Paper
29 May 2024 Modelling the connection between image quality, cancer detection, and overdiagnosis in breast imaging: a new perspective on DM and DBT
Magnus Dustler, Predrag Bakic, Daniel Förnvik
Author Affiliations +
Proceedings Volume 13174, 17th International Workshop on Breast Imaging (IWBI 2024); 131740G (2024) https://doi.org/10.1117/12.3027002
Event: 17th International Workshop on Breast Imaging (IWBI 2024), 2024, Chicago, IL, United States
Abstract
Earlier treatment of breast cancer results in better survival. Screening enables this through detection of tumors before they cause symptoms. On the negative side, some tumors if not detected through screening would not cause symptoms, leading to overdiagnosis. Improvements in image quality allow even earlier detection and diagnosis of even smaller tumors at an even earlier stage. This study aims to model the connection between improved image quality and cancer detection in screening, and how earlier detection of tumors affects both mortality and overdiagnosis. A Monte Carlo-based screening model was developed, simulating yearly incidence, progression and detection of breast cancer in a population of screened women from age 30 and up, using clinical data sources.
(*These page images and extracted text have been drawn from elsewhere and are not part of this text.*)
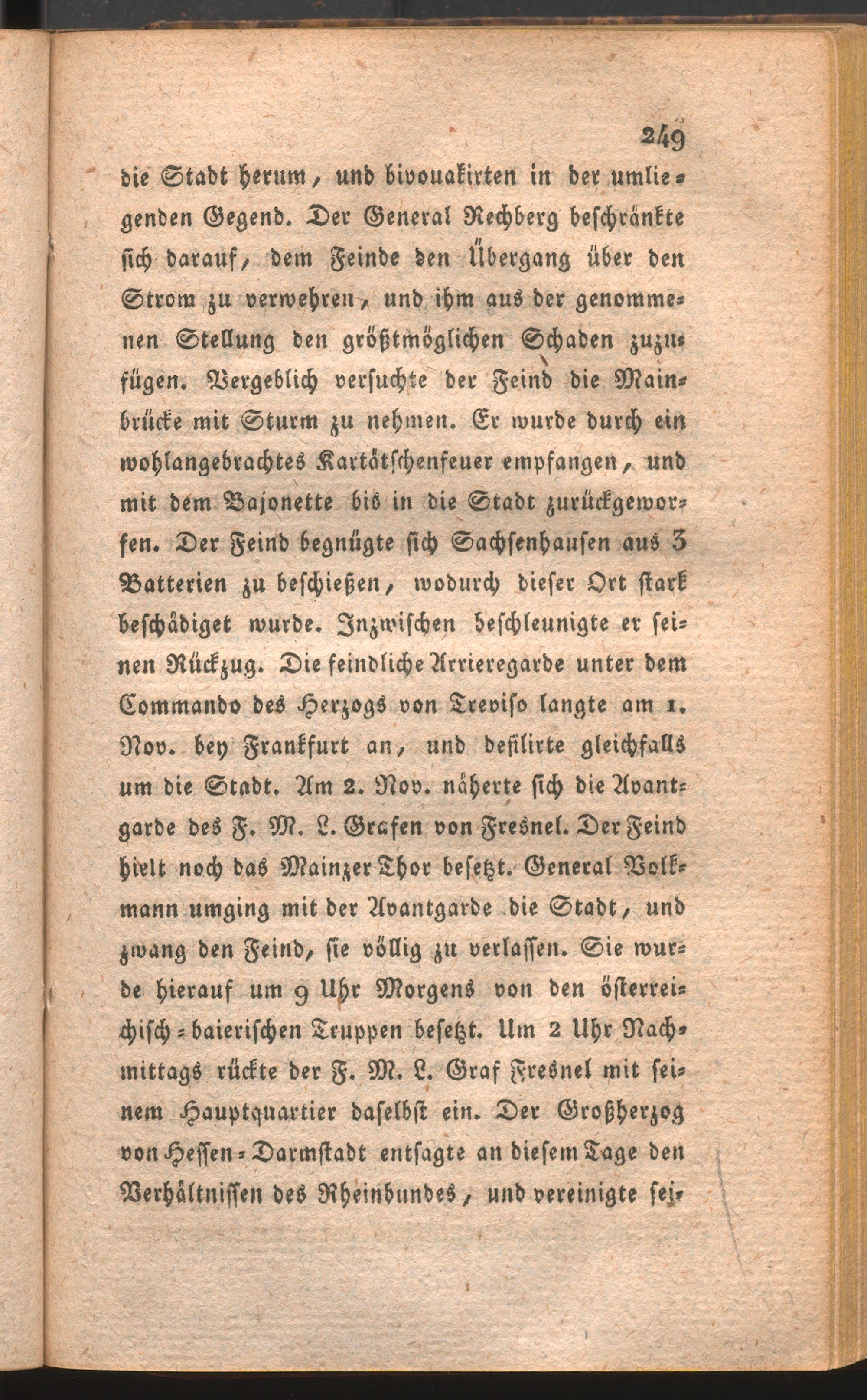 249

die Stadt herum, und bivouakirten in der umliegenden Gegend. Der General Rechberg beschränkte sich darauf, dem Feinde den Übergang über den Strom zu verwehren, und ihm aus der genommenen Stellung den größtmöglichen Schaden zuzufügen. Vergeblich versuchte der Feind die Mainbrücke mit Sturm zu nehmen. Er wurde durch ein wohlangebrachtes Kartätschenfeuer empfangen, und mit dem Bajonette bis in die Stadt zurückgeworfen. Der Feind begnügte sich Sachsenhausen aus 3 Batterien zu beschießen, wodurch dieser Ort stark beschädiget wurde. Inzwischen beschleunigte er seinen Rückzug. Die feindliche Arrieregarde unter dem Commando des Herzogs von Treviso langte am 1. Nov. bey Frankfurt an, und defilirte gleichfalls um die Stadt. Am 2. Nov. näherte sich die Avantgarde des F. M. L. Grafen von Fresnel. Der Feind hielt noch das Mainzer Thor besetzt. General Volkmann umging mit der Avantgarde die Stadt, und zwang den Feind, sie völlig zu verlassen. Sie wurde hierauf um 9 Uhr Morgens von den österreichisch-baierischen Truppen besetzt. Um 2 Uhr Nachmittags rückte der F. M. L. Graf Fresnel mit seinem Hauptquartier daselbst ein. Der Großherzog von Hessen-Darmstadt entsagte an diesem Tage den Verhältnissen des Rheinbundes, und vereinigte sei-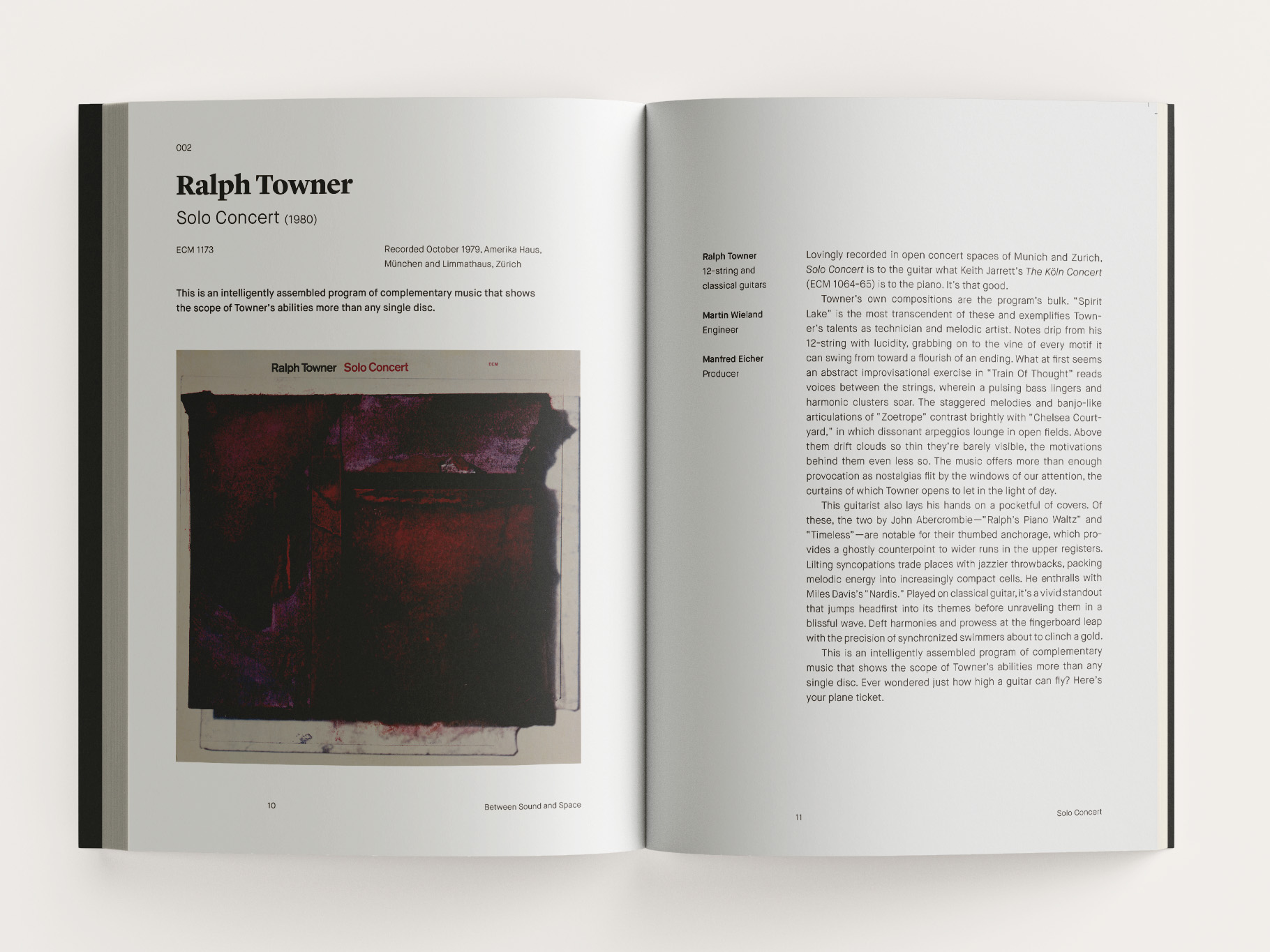 002

Ralph Towner

Solo Concert (1980)

ECM 1173

Recorded October 1979, Amerika Haus, München and Limmathaus, Zürich

This is an intelligently assembled program of complementary music that shows the scope of Towner's abilities more than any single disc.

Ralph Towner Solo Concert ECM

10

Between Sound and Space

Ralph Towner
12-string and classical guitars

Martin Wieland
Engineer

Manfred Eicher
Producer

Lovingly recorded in open concert spaces of Munich and Zurich, Solo Concert is to the guitar what Keith Jarrett's The Köln Concert (ECM 1064-65) is to the piano. It's that good.

Towner's own compositions are the program's bulk. "Spirit Lake" is the most transcendent of these and exemplifies Towner's talents as technician and melodic artist. Notes drip from his 12-string with lucidity, grabbing on to the vine of every motif it can swing from toward a flourish of an ending. What at first seems an abstract improvisational exercise in "Train Of Thought" reads voices between the strings, wherein a pulsing bass lingers and harmonic clusters soar. The staggered melodies and banjo-like articulations of "Zoetrope" contrast brightly with "Chelsea Courtyard," in which dissonant arpeggios lounge in open fields. Above them drift clouds so thin they're barely visible, the motivations behind them even less so. The music offers more than enough provocation as nostalgias flit by the windows of our attention, the curtains of which Towner opens to let in the light of day.

This guitarist also lays his hands on a pocketful of covers. Of these, the two by John Abercrombie—"Ralph's Piano Waltz" and "Timeless"—are notable for their thumbed anchorage, which provides a ghostly counterpoint to wider runs in the upper registers. Lilting syncopations trade places with jazzier throwbacks, packing melodic energy into increasingly compact cells. He enthralls with Miles Davis's "Nardis." Played on classical guitar, it's a vivid standout that jumps headfirst into its themes before unraveling them in a blissful wave. Deft harmonies and prowess at the fingerboard leap with the precision of synchronized swimmers about to clinch a gold.

This is an intelligently assembled program of complementary music that shows the scope of Towner's abilities more than any single disc. Ever wondered just how high a guitar can fly? Here's your plane ticket.

11

Solo Concert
To investigate the effect of increasing image quality, the model was run twice with different setting, each arm including 100 000 women: one with standard image quality and another with increased image quality, modelled as equivalent to digital breast tomosynthesis (DBT) in sensitivity and average detected tumor size. According to the simulations, increasing mammography image quality to a DBT level increases overdiagnosis by 53% in absolute terms and from 3.0% to 3.7% of screen-detected cancers in relative terms. On the other hand, prevented breast cancer deaths increases by 123%, as more patients survive the cancer treatment and die later of natural causes. The fraction of cancer patients that survive longer due to screening increases from 59.4% to 76.1% of those who eventually die from breast cancer. The model suggests that improved image quality results in better screening outcomes, but also increased overdiagnosis. Defining an optimal trade-off is very important for future screening.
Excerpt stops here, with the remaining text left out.